Chanceler mira redução das sobretaxas de até 50 %, enquanto os EUA ventilam condicionantes e pressões geopolíticas

O ministro das Relações Exteriores do Brasil, Mauro Vieira, chegou na tarde desta quinta-feira oficial à Casa Branca, em Washington, para se reunir com o secretário de Estado dos Estados Unidos, Marco Rubio. O encontro, a portas fechadas, marca mais uma etapa nas negociações diplomáticas entre Brasília e Washington, e tem como foco central o chamado tarifaço imposto pelos EUA sobre uma série de produtos brasileiros.

O que está em jogo

Desde 6 de agosto, os governos estadunidenses aplicam uma sobretaxa de 50 % sobre diversos produtos importados do Brasil — resultado da combinação de uma tarifa já existente de 10 % com uma alíquota extra de 40 %.

Do lado brasileiro, a meta da missão é reverter o maior número possível dessas tarifas, minimizando os prejuízos para exportadores nacionais.

Os EUA, por sua vez, devem tentar negociar condições mais favoráveis, exigindo contrapartidas sempre que possível.

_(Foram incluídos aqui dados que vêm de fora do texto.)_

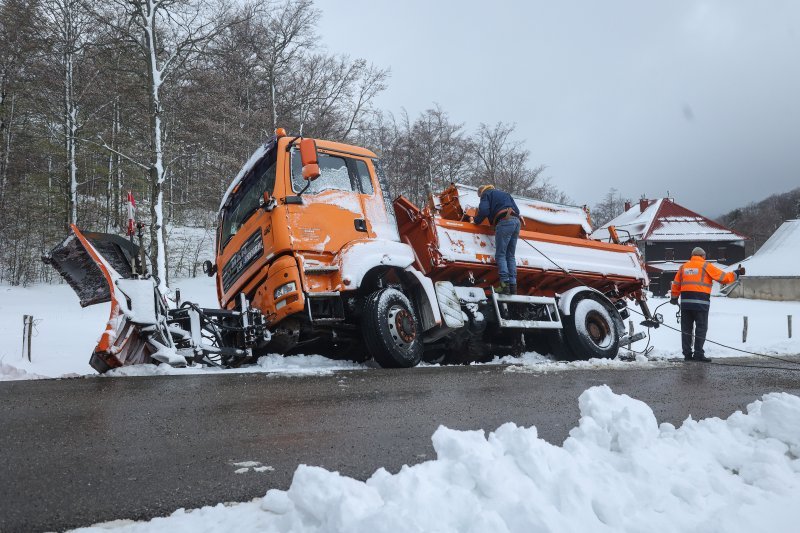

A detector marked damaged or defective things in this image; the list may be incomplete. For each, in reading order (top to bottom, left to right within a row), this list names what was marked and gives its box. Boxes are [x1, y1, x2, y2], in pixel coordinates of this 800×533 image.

rust on plow blade [46, 225, 272, 374]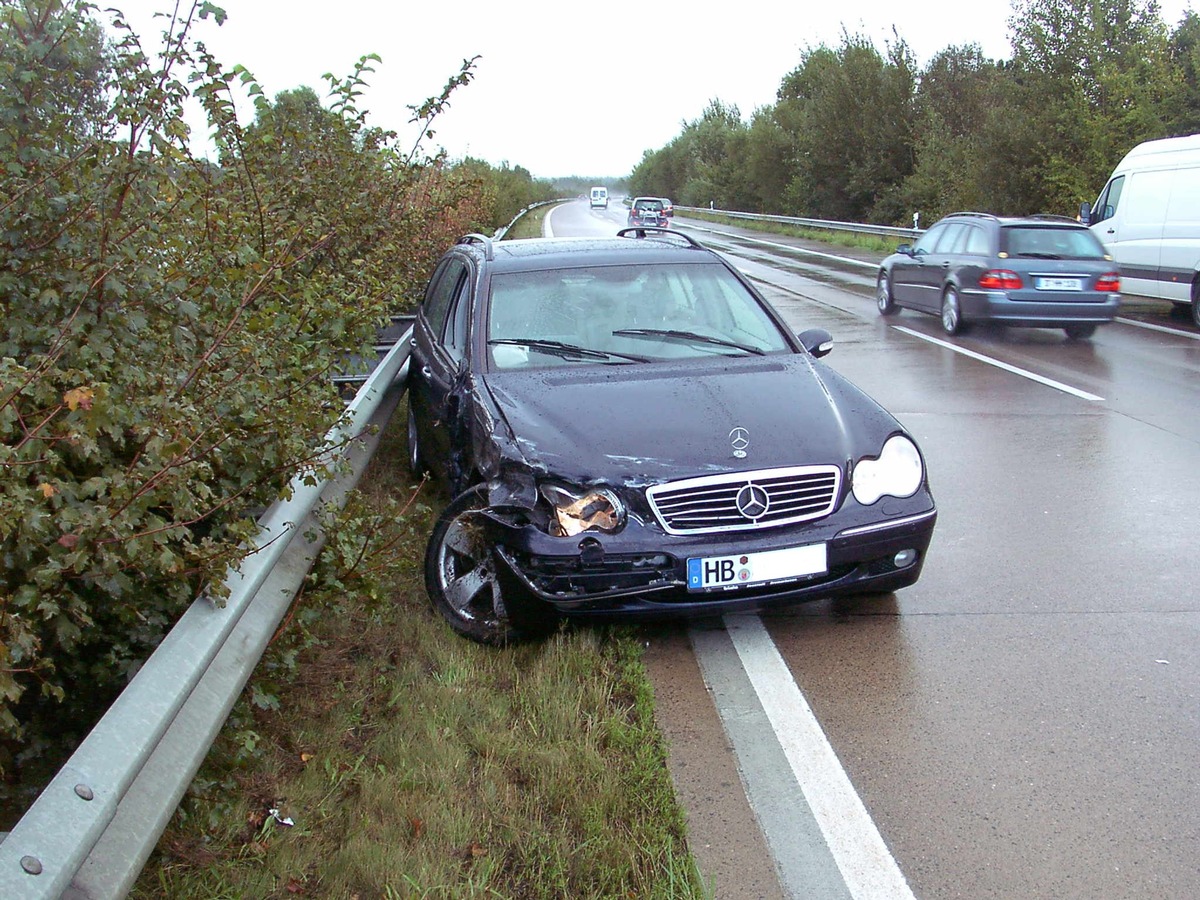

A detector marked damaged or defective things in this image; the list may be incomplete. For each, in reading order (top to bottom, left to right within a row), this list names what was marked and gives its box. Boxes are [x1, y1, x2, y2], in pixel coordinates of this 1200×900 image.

crashed black mercedes [406, 229, 936, 644]
crumpled hood [480, 356, 900, 488]
broken headlight [536, 486, 624, 536]
damaged front bumper [480, 502, 936, 624]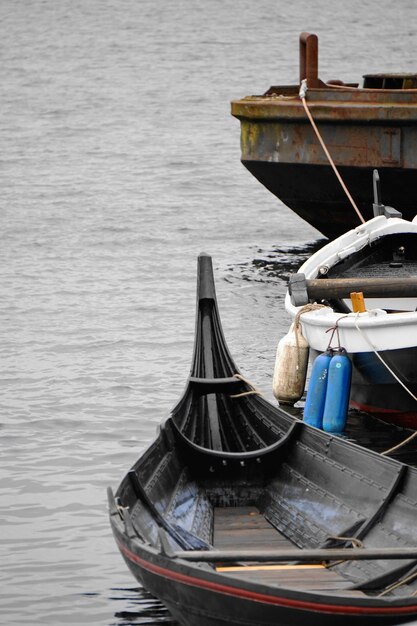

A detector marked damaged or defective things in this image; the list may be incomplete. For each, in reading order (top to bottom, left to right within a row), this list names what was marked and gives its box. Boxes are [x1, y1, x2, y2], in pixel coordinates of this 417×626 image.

rusted metal hull [231, 33, 416, 239]
rusty boat hull [231, 33, 416, 239]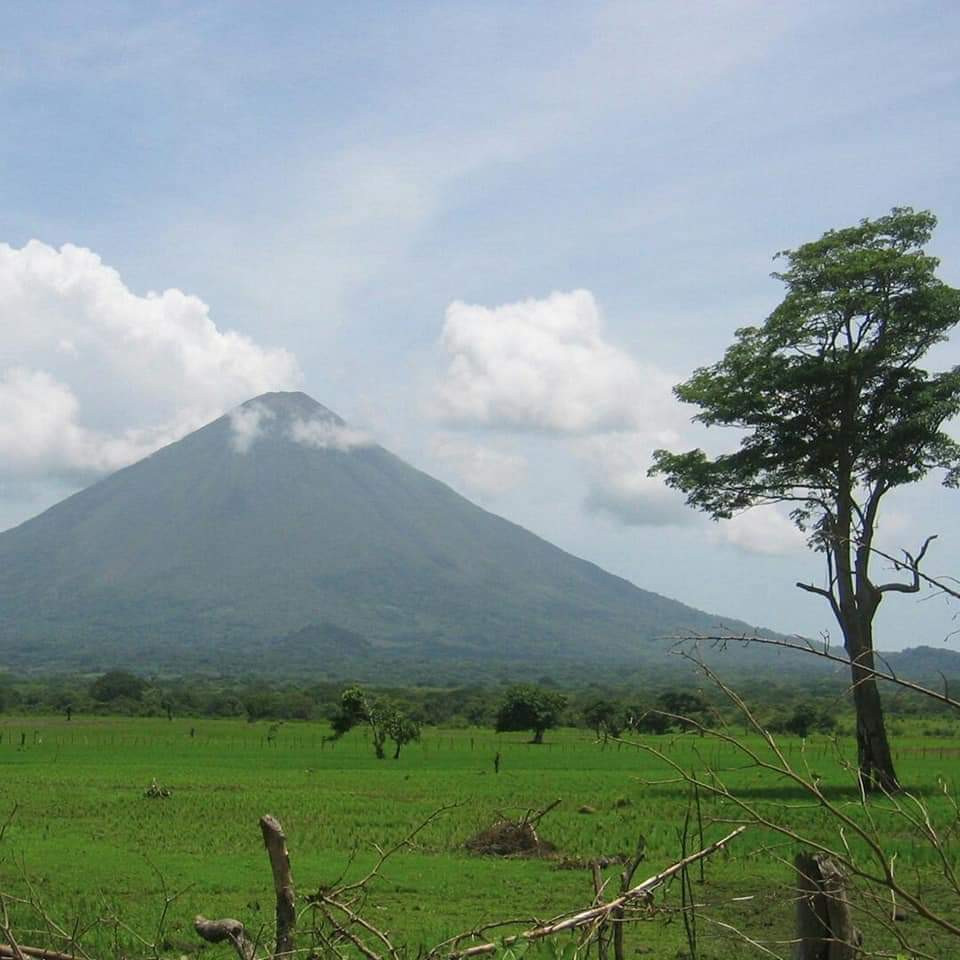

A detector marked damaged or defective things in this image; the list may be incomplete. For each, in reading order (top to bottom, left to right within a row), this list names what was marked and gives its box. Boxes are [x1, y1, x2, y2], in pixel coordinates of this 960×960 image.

broken wooden post [796, 852, 864, 956]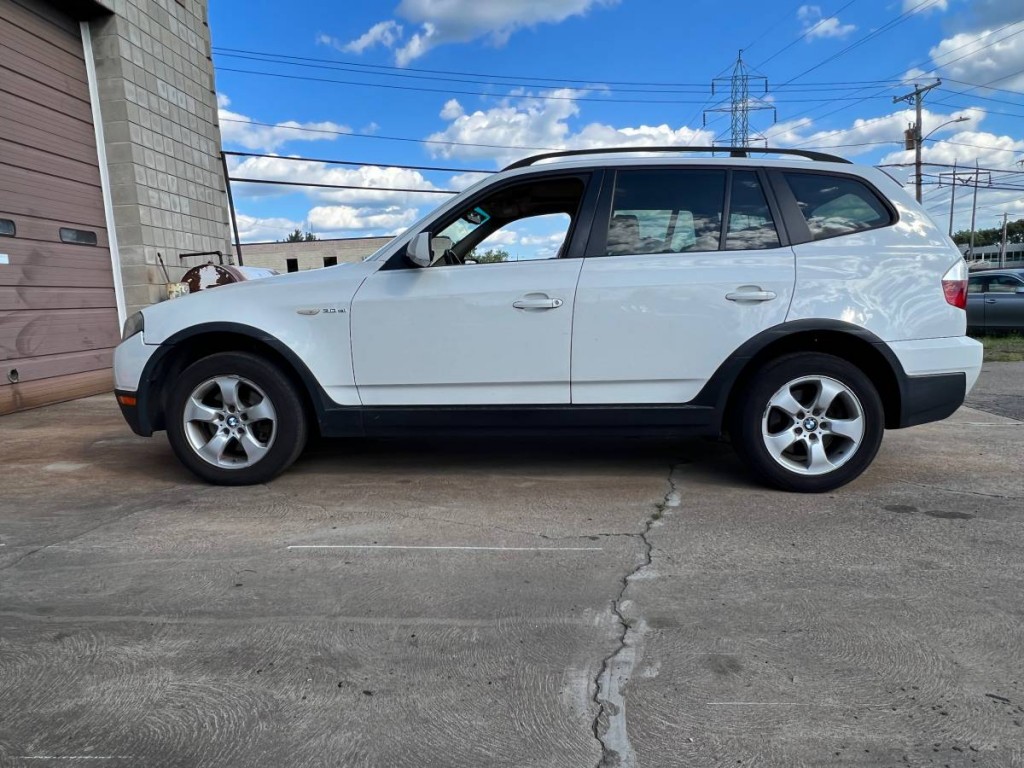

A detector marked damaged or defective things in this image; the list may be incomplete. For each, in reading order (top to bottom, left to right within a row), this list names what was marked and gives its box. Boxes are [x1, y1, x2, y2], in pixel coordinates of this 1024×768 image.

Essa estratégia diplomática surge logo após um telefonema entre os presidentes Lula e Donald Trump, e pode pavimentar um encontro presencial futuro entre os dois líderes.

Composição da delegação e estratégia brasileira

Para fortalecer a representação comercial e diplomática no encontro, Mauro Vieira escalou três auxiliares:

a embaixadora do Brasil em Washington, Maria Luiza Viotti;

o secretário de Clima, Energia e Meio Ambiente, Maurício Lyrio;

o secretário de Assuntos Econômicos e Financeiros, Philip Fox-Drummond Gough.

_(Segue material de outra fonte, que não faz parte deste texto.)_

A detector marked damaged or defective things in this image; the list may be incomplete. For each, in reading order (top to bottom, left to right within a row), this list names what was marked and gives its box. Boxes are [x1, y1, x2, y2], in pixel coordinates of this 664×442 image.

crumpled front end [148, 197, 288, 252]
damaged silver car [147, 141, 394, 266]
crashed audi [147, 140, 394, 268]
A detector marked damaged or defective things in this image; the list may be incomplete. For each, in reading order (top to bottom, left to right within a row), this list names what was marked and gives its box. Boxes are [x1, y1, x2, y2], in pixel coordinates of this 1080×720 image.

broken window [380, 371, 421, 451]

Estratégia é centrar em temas econômicos

A escolha desses integrantes reflete o desejo brasileiro de concentrar a negociação no campo econômico — especialmente comércio e tarifas — embora haja reconhecimento de que o interlocutor americano Marco Rubio pode trazer a pauta para temas mais amplos, como geopolítica, América Latina, o Brics e acesso a recursos estratégicos.

Brics e o debate sobre uma moeda alternativa

Um ponto sensível nas conversas envolve a proposta de substituição do dólar por uma moeda comum nas transações entre países do Brics — tema que vira foco das ambições de mudança de influência global. Donald Trump já demonstrou oposição a essa ideia durante encontro com o presidente argentino Javier Milei, o que sinaliza que os EUA deverão tentar constranger o Brasil nesse tema.

No governo brasileiro, há cautela: assessores próximos a Lula têm orientado a evitar tratar esse tema de forma central, para não criar tensões antes da negociação econômica principal.

Cenários futuros e riscos da negociação

Mesmo que não haja um acordo imediato, esta reunião é encarada como um ensaio diplomático para moldar os termos de um diálogo bilateral mais amplo.

Há possibilidade de propostas intermediárias: os EUA poderiam oferecer reduções parciais das tarifas em troca de concessões brasileiras nas áreas de comércio, tecnologia, ou alinhamentos políticos.

Temas como minerais estratégicos, remoção de sanções contra autoridades brasileiras, ou exigências de reformulações comerciais podem entrar como barganhas nas tratativas.

Alternativamente, o Brasil também poderá recorrer ao mecanismo da Organização Mundial do Comércio (OMC) para questionar a legalidade das medidas estadunidenses — ainda que esse caminho seja mais lento e incerto.